---------- TEXTE À LIRE
Radetsky 23/07/2023 @ 12:47:08
(Ou bien comment l'innocence de l'enfance peut prendre soudainement fin....Ämes pudibondes, tournez la page !!)

Christiane P. fut à l’origine de la première émotion violente qu’il m’a été donné d’éprouver pour une personne du beau sexe, cette fois non plus réduite à une image, mais hic et nunc en chair et en os.

Je devais avoir neuf ans .

Un soir, j’étais dans la cuisine des “patrons” en compagnie de Maman qui finissait son service, alors que les P. s’apprêtaient à sortir pour une circonstance justifiant qu’ils revêtissent une tenue “de soirée”. La porte intérieure s’ouvrit, laissant le passage à Monsieur, mué en un gros manchot empereur tout noir et blanc de son “smoking”, à cette réserve près qu’il n’existe pas de manchot empereur frisotté à demi-chauve, et enfin à Madame...
--------------------
CONSIGNE -
Reprenez, s'il vous plaît, le récit d'enfance après sa dernière phrase et poursuivez-en la narration. Les enregistrements qui viennent ensuite forment un matériau à part, sans lien avec le récit d'enfance.
---------- DONNÉES FOURNIES
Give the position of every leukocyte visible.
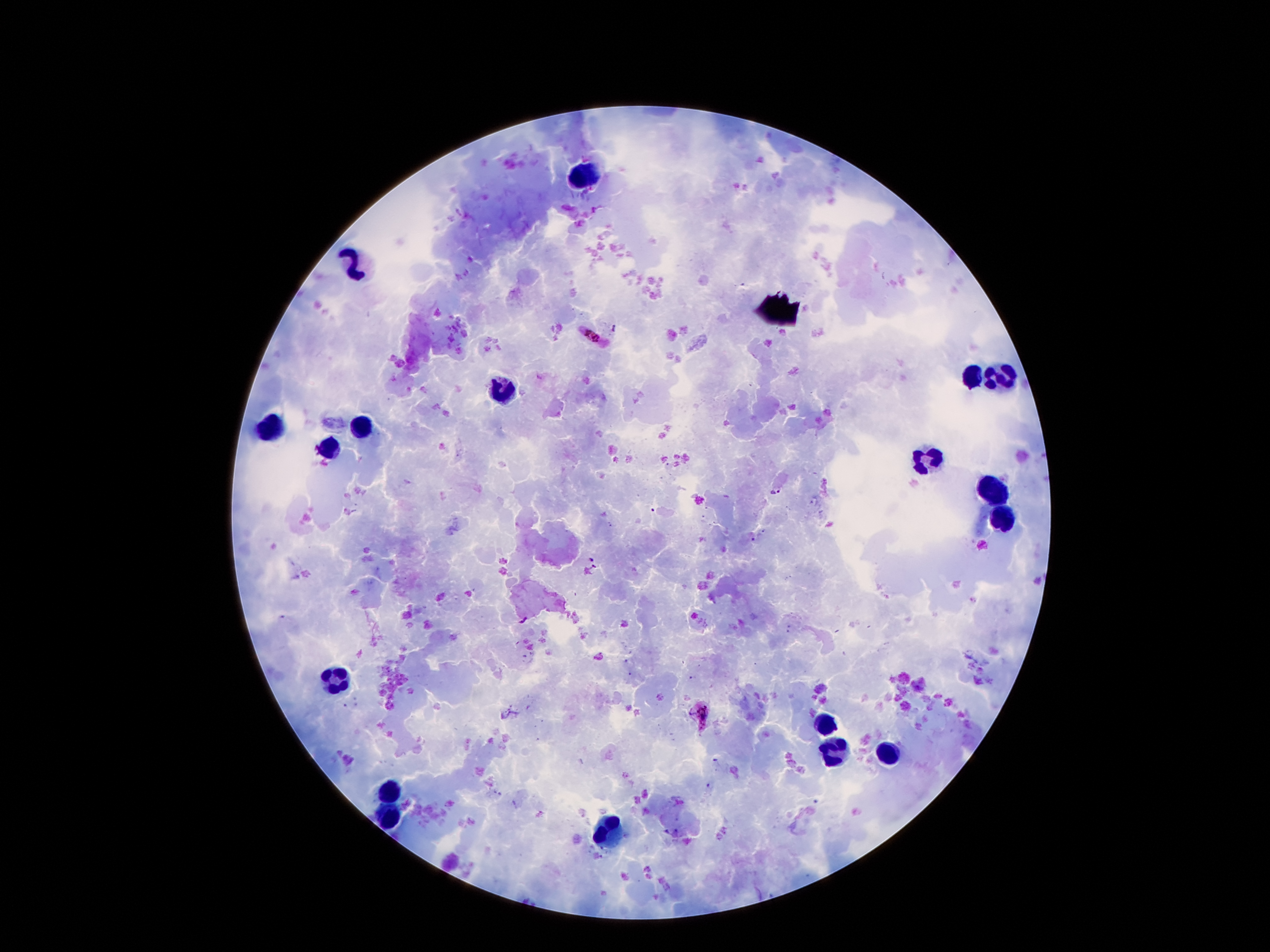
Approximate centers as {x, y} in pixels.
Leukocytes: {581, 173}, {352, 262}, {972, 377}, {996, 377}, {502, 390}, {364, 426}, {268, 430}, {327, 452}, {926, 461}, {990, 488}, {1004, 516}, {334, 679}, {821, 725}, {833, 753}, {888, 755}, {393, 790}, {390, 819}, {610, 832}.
--------------------
---------- DONNÉES FOURNIES
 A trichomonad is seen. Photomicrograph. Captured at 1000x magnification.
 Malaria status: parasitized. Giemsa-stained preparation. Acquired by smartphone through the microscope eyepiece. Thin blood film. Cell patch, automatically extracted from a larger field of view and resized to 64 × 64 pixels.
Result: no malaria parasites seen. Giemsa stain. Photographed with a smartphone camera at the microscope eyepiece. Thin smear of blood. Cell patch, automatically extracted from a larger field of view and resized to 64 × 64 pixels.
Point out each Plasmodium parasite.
--------------------
RÉPONSE -
Ce fut comme un coup de poing dans l’estomac, suivi d’une honte subite et inexplicable d’avoir à voir. Rougeur, confusion, désir violent cependant de regarder encore et encore : elle arborait, bras et épaules nus, un superbe décolleté qui ne laissait rien ignorer des trésors dont disposait ce gros plouc du négoce, outre une coiffure, un maquillage et des bijoux mettant en valeur et le blond des cheveux et l’ovale du visage, les yeux, la bouche, etc, etc....

J’ai eu brusquement le sentiment confus que ce que je voyais invitait à l’un de ces voyages dans l’imaginaire et dans le concret, dont un enfant ne percevait que le manifeste innommable.

A savoir, non pas tant le scandale de la nudité franchement esquissée car à demi exposée tel un appât, mais aussi, la nécessité pour moi, devant témoins, d’avoir à endosser seul la responsabilité d’une brusque tentation-transgression, et l’aveuglante évidence d’une tension vers une suite, une continuité, d’autant plus forte qu’elle n’était qu’esquissée, sous entendue. La même scène, vécue uniquement entre elle et moi, quelques années plus tard aurait-elle penché vers plus d’apaisement...ou plus de de braise ? Question idiote, n’est-ce pas....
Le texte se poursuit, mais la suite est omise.